The former Clifton Works
 
Unlike textile manufacturing towns such as Halifax and Huddersfield in West Yorkshire, where the prosperity of the businesses is recorded in the very many magnificent Victorian stone buildings that are still seen in their town centres, the brick built back street industrial buildings of Sheffield are much more modest; however, the business owners were equally keen to promote their wares and it is good to see that this aspect of Sheffield’s industrial heritage is retained, instead of being replaced by soulless blocks of flats. 
 
The former Harland Works
 
Over a cup of tea, I sat down with Steve to explain the situation with the blocks of Rotherham Red sandstone that had become available, a stone that he had not worked with before.
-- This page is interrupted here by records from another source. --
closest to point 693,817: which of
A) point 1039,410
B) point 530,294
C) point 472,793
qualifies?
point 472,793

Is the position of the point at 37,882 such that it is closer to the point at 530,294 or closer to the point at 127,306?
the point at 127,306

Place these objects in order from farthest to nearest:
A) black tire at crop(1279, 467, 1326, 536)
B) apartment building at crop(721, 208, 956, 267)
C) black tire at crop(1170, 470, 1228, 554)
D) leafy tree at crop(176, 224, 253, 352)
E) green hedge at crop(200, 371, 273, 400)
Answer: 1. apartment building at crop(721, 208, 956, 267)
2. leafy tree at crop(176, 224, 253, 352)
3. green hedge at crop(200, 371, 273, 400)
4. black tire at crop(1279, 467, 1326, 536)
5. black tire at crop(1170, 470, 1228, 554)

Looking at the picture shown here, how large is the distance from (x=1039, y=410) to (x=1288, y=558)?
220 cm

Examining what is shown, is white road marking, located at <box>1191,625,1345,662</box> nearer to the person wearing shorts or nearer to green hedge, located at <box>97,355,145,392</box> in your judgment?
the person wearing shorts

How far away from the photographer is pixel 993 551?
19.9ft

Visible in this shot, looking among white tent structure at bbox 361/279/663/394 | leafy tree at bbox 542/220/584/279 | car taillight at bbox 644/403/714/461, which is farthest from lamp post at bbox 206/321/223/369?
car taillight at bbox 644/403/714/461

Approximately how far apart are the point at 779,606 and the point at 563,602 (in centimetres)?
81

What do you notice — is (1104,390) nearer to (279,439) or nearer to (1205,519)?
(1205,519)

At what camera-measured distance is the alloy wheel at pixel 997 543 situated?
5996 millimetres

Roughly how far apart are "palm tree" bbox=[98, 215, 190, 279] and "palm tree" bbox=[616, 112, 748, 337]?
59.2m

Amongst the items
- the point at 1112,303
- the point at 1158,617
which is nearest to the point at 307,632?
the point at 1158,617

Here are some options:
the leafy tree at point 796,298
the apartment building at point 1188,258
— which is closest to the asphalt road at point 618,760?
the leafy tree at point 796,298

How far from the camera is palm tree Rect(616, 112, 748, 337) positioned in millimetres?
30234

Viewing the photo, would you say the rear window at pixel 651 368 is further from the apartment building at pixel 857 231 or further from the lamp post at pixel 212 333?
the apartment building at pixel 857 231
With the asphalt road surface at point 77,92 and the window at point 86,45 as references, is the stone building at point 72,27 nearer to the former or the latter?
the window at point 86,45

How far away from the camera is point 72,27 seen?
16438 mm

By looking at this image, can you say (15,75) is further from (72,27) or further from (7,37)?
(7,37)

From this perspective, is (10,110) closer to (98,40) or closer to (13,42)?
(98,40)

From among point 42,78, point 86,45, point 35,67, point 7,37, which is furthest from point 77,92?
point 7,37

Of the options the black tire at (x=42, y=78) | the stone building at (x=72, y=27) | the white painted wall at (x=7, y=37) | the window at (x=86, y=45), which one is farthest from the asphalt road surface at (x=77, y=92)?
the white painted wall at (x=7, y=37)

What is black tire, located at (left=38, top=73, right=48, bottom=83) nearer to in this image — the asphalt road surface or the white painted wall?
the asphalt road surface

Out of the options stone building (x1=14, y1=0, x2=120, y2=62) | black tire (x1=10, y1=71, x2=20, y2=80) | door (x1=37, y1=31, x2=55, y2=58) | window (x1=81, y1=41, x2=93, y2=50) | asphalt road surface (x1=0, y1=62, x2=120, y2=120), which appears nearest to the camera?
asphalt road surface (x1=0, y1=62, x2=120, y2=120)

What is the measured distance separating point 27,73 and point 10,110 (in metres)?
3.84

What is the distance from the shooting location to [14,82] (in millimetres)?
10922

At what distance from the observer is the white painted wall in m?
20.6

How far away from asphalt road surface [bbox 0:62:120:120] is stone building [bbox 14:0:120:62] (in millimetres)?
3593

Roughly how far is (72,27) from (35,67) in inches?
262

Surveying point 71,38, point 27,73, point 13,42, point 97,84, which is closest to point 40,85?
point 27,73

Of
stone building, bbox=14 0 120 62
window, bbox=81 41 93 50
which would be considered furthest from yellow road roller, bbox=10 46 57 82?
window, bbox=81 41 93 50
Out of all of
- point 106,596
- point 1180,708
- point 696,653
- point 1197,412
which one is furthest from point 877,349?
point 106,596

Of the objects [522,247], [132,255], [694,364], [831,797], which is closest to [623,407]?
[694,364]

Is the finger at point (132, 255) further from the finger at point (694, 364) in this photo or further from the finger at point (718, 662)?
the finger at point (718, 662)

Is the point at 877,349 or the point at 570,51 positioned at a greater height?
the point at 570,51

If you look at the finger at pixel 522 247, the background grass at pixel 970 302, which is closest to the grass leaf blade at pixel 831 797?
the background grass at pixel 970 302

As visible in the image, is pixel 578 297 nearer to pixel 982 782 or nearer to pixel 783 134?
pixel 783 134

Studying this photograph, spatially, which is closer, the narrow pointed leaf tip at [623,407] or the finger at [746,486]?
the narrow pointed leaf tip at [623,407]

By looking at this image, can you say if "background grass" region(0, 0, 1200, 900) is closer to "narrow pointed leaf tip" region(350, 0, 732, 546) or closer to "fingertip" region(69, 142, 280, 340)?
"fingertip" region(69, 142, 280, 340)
I highlighted the fact that it is not a particularly hard stone and, containing variable quantities of clay ironstone nodules, would not be considered to be a first class stone. 
 
With Steve making a deliberate decision in recent years to develop his calligraphic and letter cutting skills, it was not surprising to discover that Welsh and Cumbrian slate were his favoured materials and examples of these were lying around the workshop. 
 
 
Having surveyed very many buildings constructed in Rotherham Red sandstone, although capable of being carved into gargoyles and grotesques, I knew that it wasn’t very suited to lettering and I was interested to learn that Steve had made the stags' heads sculpture that I had encountered at Cutlers Court during one of my walks in Sheffield. 
 
Labyrinth Thumbprints
 
The longer that I spoke to Steve about his various public sculpture projects and how e works with his clients, the more that I liked the approach to his work - particularly the Labyrinth Thumbprints, which I had also encountered when exploring Mosborough. 
 
An abstract sculpture on the wall
 
Although my own experience of working stone is limited to sawing White Mansfield, Ancaster Weatherbed, Ancaster Hard White and Chilmark for a few months at the Gregory’s Quarry for a few months, as a former building restoration contractor and a photographer of countless historic buildings and monuments, I could tell that Steve’s work is produced to a very high standard. 
 
A sandstone headstone
 
The Stag Works are now home to a very diverse range of businesses, with Steve’s small workshop not possessing the saws and lifting gear that are usually found in purpose built stone yards, but he seems to cope remarkably well and has close collaborators who can help him out if necessary. 
 
A view of the workshop
 
Sharing a common passion for stone, we could have talked for hours but I didn’t want to take up more of his time, when Jane's good idea had not yet received financial backing. I had learned a few things and, as a geologist, I was very interested to see a sculpture that had been made out of purple Welsh slate, but which contained beds of green volcanic ash that is typically seen in the slates from Cumbria.